» **What the exercise asks**: Present the rows below as a numbered list, leaving out the pictures and any row without text.

» **Web page caption snippets**:
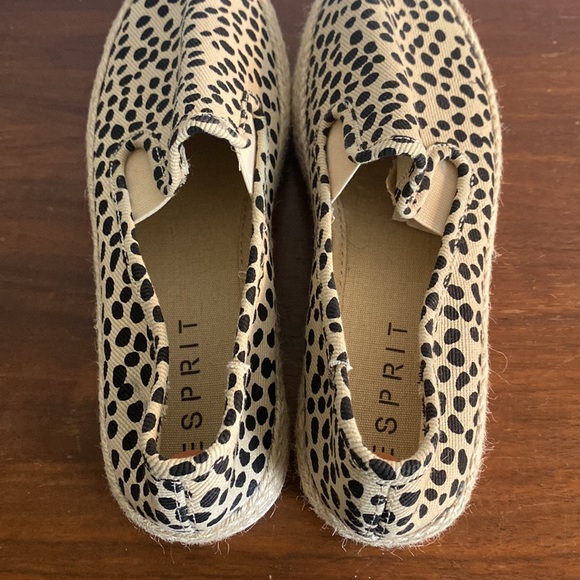 Esprit Nadine Leopard Print Espadrilles Size 7 - Picture 5 of 6
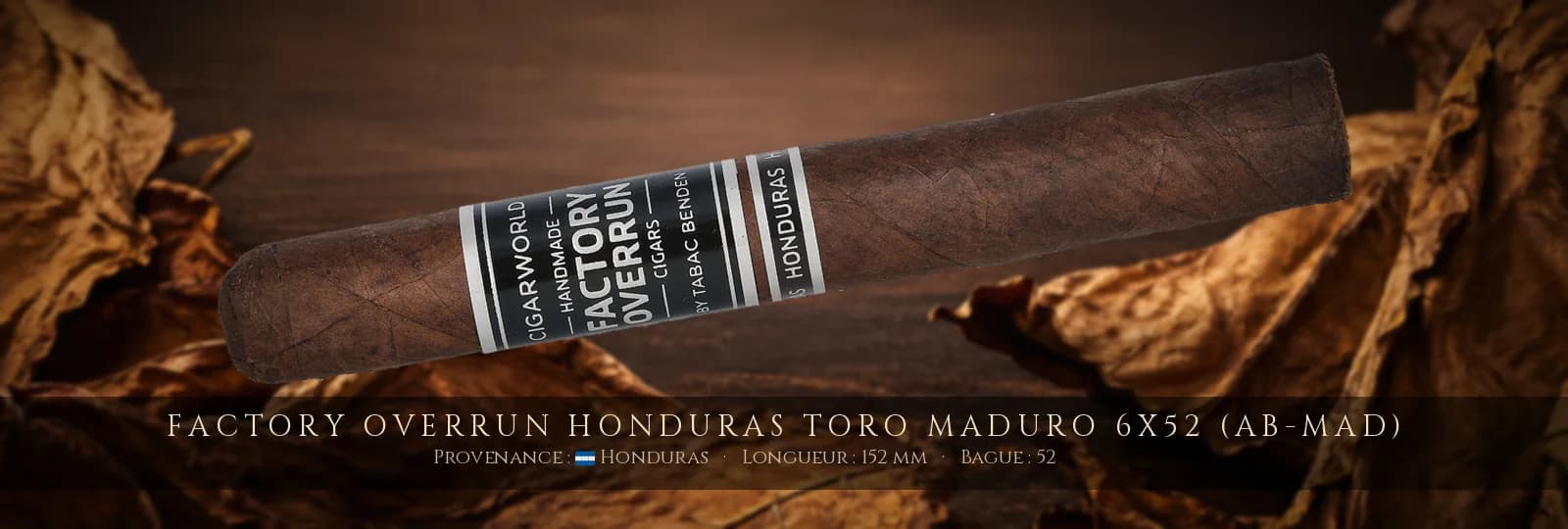 Factory Overrun Honduras Toro Maduro 6x52 (AB-MAD) — Factory Overrun — Honduras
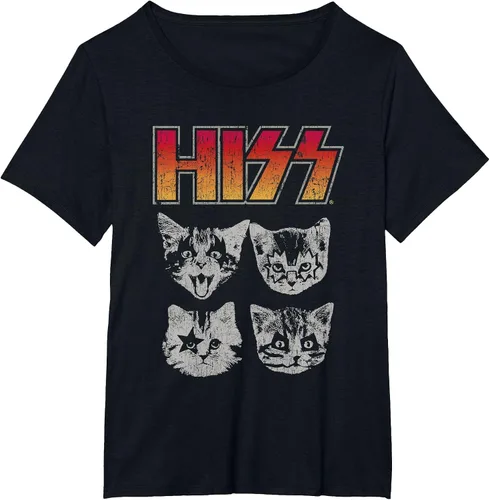 Vista 3 de HISS Cat Funny Cats Kittens Rock Music Cat Lover Hiss Camiseta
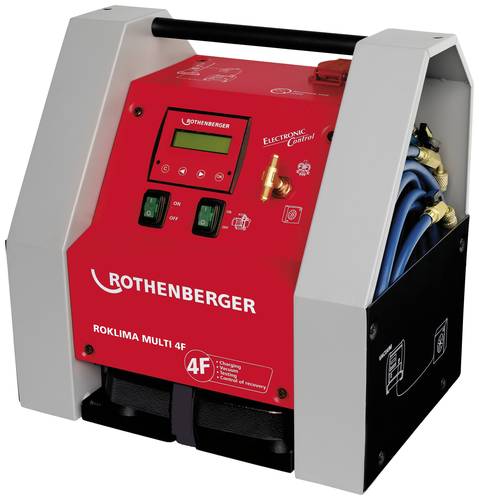 Rothenberger 1000000138 2-stufige Vakuumpumpe ROKLIMA Multi 4F, 80bar von Rothenberger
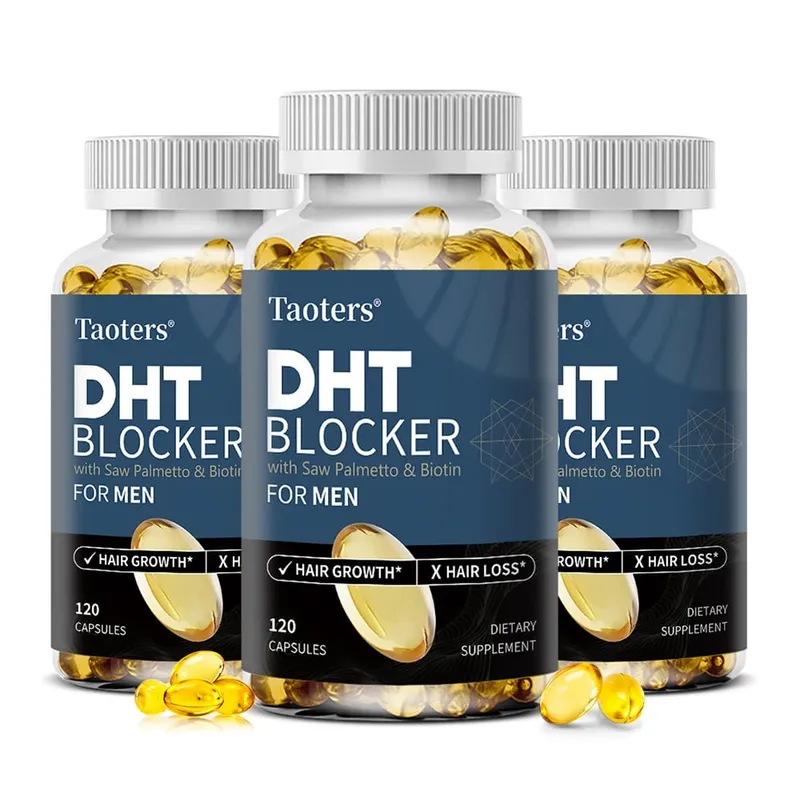 DHT-Blocker-Haarwachstumsergänzungsmittel mit Sägepalme, unterstützt dickeres Haar, reduziert Ausdünnung und Haarbruch und fördert die Gesundheit der Kopfhaut — image 11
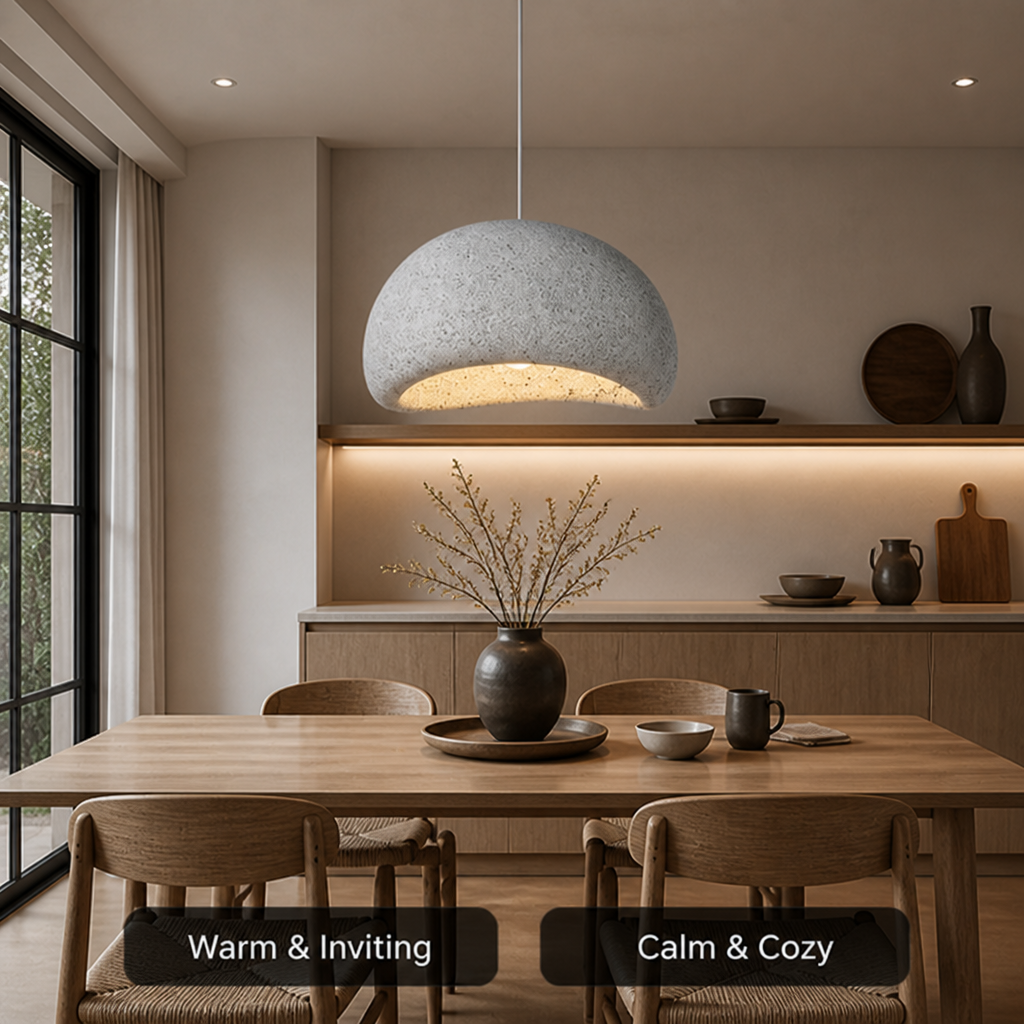 Scandinavian White Adjustable Pendant Light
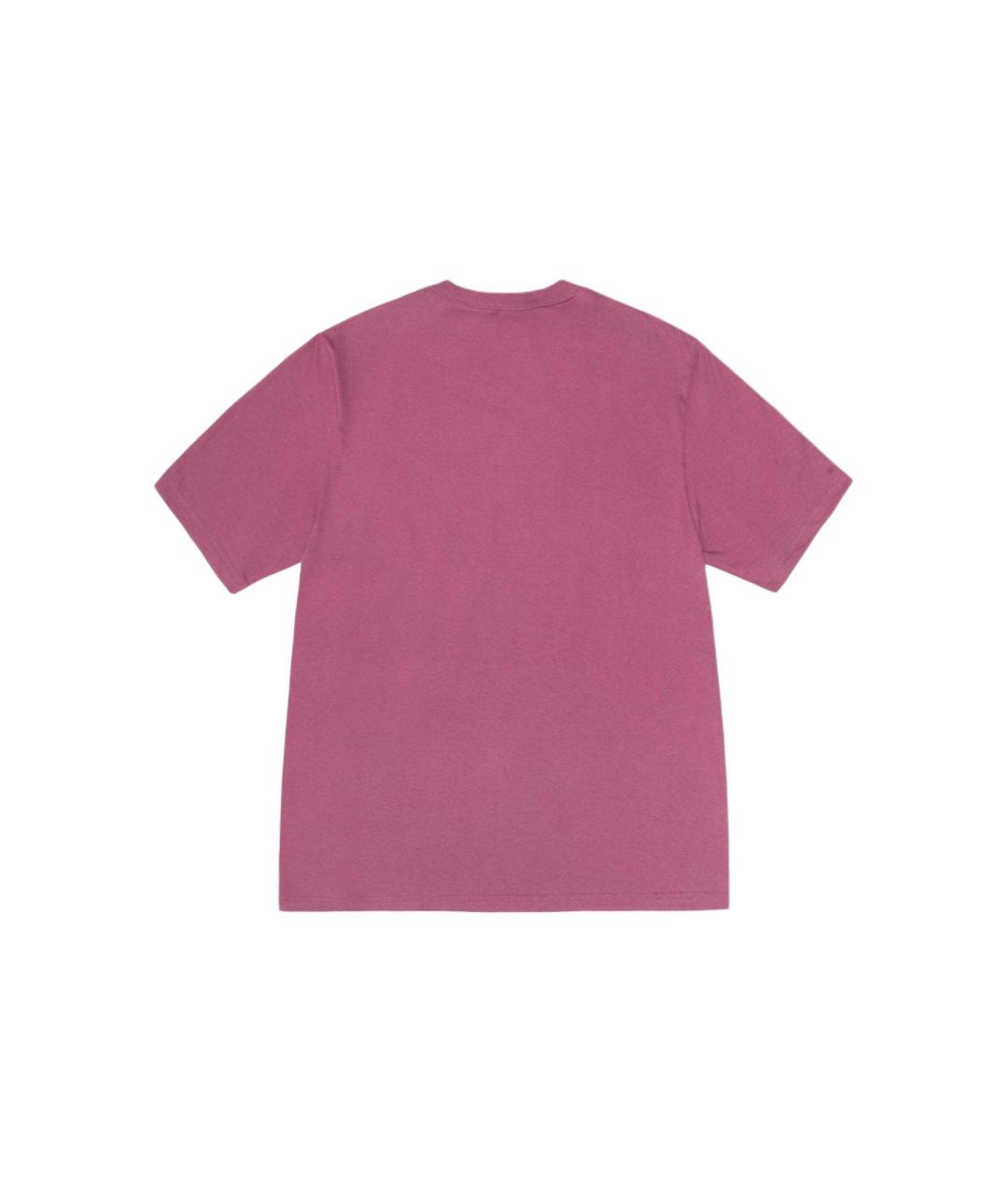 STUSSY Розовая хлопковая футболка, фото 2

» **Completed exercise**:
1.  Esprit Nadine Leopard Print Espadrilles Size 7 - Picture 5 of 6
2.  Factory Overrun Honduras Toro Maduro 6x52 (AB-MAD) — Factory Overrun — Honduras
3.  Vista 3 de HISS Cat Funny Cats Kittens Rock Music Cat Lover Hiss Camiseta
4.  Rothenberger 1000000138 2-stufige Vakuumpumpe ROKLIMA Multi 4F, 80bar von Rothenberger
5.  DHT-Blocker-Haarwachstumsergänzungsmittel mit Sägepalme, unterstützt dickeres Haar, reduziert Ausdünnung und Haarbruch und fördert die Gesundheit der Kopfhaut — image 11
6.  Scandinavian White Adjustable Pendant Light
7.  STUSSY Розовая хлопковая футболка, фото 2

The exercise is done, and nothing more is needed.